ユネスコ記憶遺産の登録可否がまだ発表されていない段階で、都内にて説明会が開催された

 京都府舞鶴市は10月9日、報道陣向けに「ユネスコ記憶遺産」の登録への取り組みの報告と、首都圏における観光プロモーション展開に関する説明会を開催した。舞鶴市が東京で報道関係に説明会を開催するのは、今回が3回目。なお、舞鶴市が申請した舞鶴引揚記念館が所蔵する資料「舞鶴への生還 1945~1956シベリア抑留等日本人の本国への引き揚げの記録」は、10月10日にユネスコ記憶遺産として登録が決定した。

左から、京都府 舞鶴市 副市長の堤茂氏、同 文化振興課長 石原雅章氏、同 観光商業課長の櫻井晃人氏

 ユネスコ記憶遺産の登録については、10月4日~10月6日までアラブ首長国連邦のアブダビで開催されているユネスコの国際諮問委員会で可否が決定し、10月8日~9日には発表される見込みで、報道陣向け説明会には舞鶴市市長、舞鶴引揚記念館館長が出席予定だったが、説明会開催時点で登録可否の正式発表はされておらず、市長、館長の代わりに、副市長と文化振興課課長が出席することとなった。

引き揚げから70年の今年を一つの区切りとして、後世に語り継いでいきたいと副市長の堤氏

 まずは、舞鶴市副市長の堤茂氏が登壇し、舞鶴市の概要や、ユネスコ世界記憶遺産の登録に向けた取り組みについて説明した。

 舞鶴市は京都府の日本海側の港町で東西に街が分かれており、西地区は戦国時代の有名な武将「細川幽斉」の田辺城の城下町、東地区は連合艦隊を率いた東郷平八郎が初代司令長官となった舞鶴鎮守府として発展してきた。現在、海上自衛隊の舞鶴地方総監部があり、休日には護衛艦などが停泊する桟橋や、旧海軍の歴史資料が展示されている海軍記念館など、多くの見学者で賑わっている。

 第二次世界大戦後、海外に残された日本人の引き揚げ港に指定され、1945年~1958年まで13年間に渡り、約66万人を迎え入れた。旧ソ連のナホトカ港からは、46万人のシベリア抑留を体験した人々を迎え入れた。引き揚げ者にとって、舞鶴は人生と生活の第一歩を踏み出した再出発の地となっているという。

 1988年、体験者の労苦を継承する拠点として、舞鶴引揚記念館を開館。マイナス40℃を耐えた防寒服や手記、没収を免れた抑留時の資料など、全国から寄贈された資料1万2000点を所蔵している。

 舞鶴市は、2012年に引き揚げ関連資料のユネスコ記憶遺産登録を目指すことを表明。2014年6月12日に日本ユネスコ国内委員会における国内選定で日本代表に選ばれ、今年10月4日から開催されているユネスコ国際諮問委員会で審査された。2012年から3年あまり、街ぐるみで登録を目指す取り組みがされ、市民団体「舞鶴引揚記念館資料のユネスコ世界記憶遺産登録を応援する会」をはじめ、全国から5万人を超える署名が集まった。

**目標**
舞鶴市の説明会についての記事から、「舞鶴市は京都府の日本海側の港」を含む語句で始まり「万2000点を所蔵している。」で終わる部分を、そのまま書き写してください。

空間的な位置に関するデータ:
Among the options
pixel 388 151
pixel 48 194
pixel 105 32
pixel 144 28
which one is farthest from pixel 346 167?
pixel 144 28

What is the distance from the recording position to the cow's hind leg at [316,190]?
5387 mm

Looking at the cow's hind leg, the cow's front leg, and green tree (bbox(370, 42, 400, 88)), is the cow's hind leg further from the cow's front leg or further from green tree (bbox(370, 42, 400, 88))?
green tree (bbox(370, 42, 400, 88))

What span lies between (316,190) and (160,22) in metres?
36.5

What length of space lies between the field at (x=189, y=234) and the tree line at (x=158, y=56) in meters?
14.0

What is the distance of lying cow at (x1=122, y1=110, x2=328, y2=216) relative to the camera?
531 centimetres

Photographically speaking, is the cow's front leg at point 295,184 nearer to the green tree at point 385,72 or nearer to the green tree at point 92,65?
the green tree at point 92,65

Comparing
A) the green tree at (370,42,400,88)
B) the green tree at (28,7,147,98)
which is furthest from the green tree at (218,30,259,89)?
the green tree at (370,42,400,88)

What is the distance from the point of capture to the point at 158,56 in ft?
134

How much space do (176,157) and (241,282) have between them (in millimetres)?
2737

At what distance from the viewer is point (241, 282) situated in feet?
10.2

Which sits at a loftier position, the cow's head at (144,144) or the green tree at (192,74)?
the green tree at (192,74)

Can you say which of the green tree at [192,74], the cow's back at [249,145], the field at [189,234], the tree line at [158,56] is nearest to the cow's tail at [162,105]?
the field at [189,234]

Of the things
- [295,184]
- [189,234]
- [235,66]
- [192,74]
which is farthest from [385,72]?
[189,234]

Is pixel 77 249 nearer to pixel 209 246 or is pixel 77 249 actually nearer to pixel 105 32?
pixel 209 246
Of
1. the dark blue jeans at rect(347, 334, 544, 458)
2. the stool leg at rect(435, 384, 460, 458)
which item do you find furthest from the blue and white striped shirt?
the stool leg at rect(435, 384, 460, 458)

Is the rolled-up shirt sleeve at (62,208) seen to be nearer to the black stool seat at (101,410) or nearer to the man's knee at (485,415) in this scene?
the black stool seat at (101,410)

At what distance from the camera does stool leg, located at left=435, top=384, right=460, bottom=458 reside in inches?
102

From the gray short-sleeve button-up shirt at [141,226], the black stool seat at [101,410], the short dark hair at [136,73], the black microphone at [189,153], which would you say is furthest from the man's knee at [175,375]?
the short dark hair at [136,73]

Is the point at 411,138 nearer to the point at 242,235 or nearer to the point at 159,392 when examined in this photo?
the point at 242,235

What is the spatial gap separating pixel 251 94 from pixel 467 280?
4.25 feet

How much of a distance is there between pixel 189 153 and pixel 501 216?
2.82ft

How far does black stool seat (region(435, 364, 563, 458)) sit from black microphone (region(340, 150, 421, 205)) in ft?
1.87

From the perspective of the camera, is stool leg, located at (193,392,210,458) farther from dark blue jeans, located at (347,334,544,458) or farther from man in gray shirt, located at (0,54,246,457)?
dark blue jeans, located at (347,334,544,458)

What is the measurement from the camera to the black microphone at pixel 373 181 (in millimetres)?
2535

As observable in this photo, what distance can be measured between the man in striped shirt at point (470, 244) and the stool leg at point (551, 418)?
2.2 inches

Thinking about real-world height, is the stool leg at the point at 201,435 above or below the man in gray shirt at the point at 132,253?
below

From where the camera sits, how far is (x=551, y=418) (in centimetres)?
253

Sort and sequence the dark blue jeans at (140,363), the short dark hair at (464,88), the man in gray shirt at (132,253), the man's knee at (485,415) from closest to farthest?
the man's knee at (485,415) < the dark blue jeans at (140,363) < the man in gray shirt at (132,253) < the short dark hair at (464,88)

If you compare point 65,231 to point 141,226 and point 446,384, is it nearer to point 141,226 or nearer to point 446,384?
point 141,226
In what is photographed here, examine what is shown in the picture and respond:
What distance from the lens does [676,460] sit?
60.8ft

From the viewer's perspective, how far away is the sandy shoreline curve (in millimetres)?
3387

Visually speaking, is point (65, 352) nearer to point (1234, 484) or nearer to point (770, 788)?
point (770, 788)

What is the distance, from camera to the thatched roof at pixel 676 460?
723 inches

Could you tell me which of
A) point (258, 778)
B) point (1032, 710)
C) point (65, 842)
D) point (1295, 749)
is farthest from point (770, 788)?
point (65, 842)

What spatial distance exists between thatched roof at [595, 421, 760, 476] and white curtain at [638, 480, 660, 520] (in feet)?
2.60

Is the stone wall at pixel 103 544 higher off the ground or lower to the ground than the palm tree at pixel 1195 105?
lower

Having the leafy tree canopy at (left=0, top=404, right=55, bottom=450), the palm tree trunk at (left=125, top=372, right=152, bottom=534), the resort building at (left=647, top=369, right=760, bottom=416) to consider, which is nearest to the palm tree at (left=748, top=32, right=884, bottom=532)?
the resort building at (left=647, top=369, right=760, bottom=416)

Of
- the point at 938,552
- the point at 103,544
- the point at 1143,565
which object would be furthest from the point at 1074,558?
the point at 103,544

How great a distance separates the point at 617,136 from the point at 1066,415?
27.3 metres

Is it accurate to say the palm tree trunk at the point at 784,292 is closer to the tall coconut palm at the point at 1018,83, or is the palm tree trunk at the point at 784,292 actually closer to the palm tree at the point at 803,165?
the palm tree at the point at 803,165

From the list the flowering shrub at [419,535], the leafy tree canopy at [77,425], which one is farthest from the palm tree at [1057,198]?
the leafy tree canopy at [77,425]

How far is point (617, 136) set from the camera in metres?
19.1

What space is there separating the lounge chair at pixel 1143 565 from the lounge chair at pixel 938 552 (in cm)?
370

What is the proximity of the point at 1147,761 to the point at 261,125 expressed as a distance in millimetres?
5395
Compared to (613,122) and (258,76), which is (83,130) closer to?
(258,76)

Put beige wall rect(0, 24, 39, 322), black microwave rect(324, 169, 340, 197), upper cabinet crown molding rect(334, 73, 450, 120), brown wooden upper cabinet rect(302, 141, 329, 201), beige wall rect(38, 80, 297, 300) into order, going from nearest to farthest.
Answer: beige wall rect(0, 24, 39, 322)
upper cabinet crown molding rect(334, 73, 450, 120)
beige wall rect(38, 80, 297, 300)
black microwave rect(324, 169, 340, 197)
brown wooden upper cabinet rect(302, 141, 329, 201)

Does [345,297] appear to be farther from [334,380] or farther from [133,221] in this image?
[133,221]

**出力結果**
舞鶴市は京都府の日本海側の港町で東西に街が分かれており、西地区は戦国時代の有名な武将「細川幽斉」の田辺城の城下町、東地区は連合艦隊を率いた東郷平八郎が初代司令長官となった舞鶴鎮守府として発展してきた。現在、海上自衛隊の舞鶴地方総監部があり、休日には護衛艦などが停泊する桟橋や、旧海軍の歴史資料が展示されている海軍記念館など、多くの見学者で賑わっている。

 第二次世界大戦後、海外に残された日本人の引き揚げ港に指定され、1945年~1958年まで13年間に渡り、約66万人を迎え入れた。旧ソ連のナホトカ港からは、46万人のシベリア抑留を体験した人々を迎え入れた。引き揚げ者にとって、舞鶴は人生と生活の第一歩を踏み出した再出発の地となっているという。

 1988年、体験者の労苦を継承する拠点として、舞鶴引揚記念館を開館。マイナス40℃を耐えた防寒服や手記、没収を免れた抑留時の資料など、全国から寄贈された資料1万2000点を所蔵している。